Task prompt:
Rewrite the records as a numbered list, from their start through the line containing "2.74 meters", with both ends included and blank lines left out.
--
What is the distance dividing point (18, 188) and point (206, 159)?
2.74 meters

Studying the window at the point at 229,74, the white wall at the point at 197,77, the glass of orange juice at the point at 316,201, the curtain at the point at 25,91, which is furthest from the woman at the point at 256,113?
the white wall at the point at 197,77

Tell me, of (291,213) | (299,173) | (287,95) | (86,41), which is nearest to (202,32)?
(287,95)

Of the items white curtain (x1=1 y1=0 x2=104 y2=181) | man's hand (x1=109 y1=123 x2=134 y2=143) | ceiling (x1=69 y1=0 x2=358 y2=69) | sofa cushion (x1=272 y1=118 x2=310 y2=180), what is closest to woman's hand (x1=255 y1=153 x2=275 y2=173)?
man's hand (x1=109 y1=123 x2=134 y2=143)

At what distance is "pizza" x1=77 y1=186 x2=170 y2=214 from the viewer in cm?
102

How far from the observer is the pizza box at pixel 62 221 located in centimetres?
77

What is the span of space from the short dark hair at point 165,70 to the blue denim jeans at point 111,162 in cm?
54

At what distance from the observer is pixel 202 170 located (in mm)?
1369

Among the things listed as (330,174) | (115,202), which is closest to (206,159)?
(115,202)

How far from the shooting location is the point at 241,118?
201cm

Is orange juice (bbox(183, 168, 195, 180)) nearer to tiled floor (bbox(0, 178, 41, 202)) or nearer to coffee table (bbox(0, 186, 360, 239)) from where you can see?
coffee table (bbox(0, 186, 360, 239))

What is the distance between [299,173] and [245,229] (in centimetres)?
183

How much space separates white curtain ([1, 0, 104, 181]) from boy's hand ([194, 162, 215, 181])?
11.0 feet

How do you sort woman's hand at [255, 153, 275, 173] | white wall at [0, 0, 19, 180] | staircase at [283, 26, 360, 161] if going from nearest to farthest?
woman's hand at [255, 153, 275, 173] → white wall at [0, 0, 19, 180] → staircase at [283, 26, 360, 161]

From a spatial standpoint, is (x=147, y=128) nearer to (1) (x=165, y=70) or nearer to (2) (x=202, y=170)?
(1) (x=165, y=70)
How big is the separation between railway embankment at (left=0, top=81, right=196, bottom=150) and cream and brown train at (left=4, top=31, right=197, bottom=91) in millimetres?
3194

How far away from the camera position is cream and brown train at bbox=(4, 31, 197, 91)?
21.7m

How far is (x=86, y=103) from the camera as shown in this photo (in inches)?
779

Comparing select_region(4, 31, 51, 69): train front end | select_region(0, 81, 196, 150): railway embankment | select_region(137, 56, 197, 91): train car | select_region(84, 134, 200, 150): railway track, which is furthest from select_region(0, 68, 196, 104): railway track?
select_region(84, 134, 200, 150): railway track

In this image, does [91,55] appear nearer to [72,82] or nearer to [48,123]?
--
Result:
1. What is the distance dividing point (18, 188) and point (206, 159)?
2. 2.74 meters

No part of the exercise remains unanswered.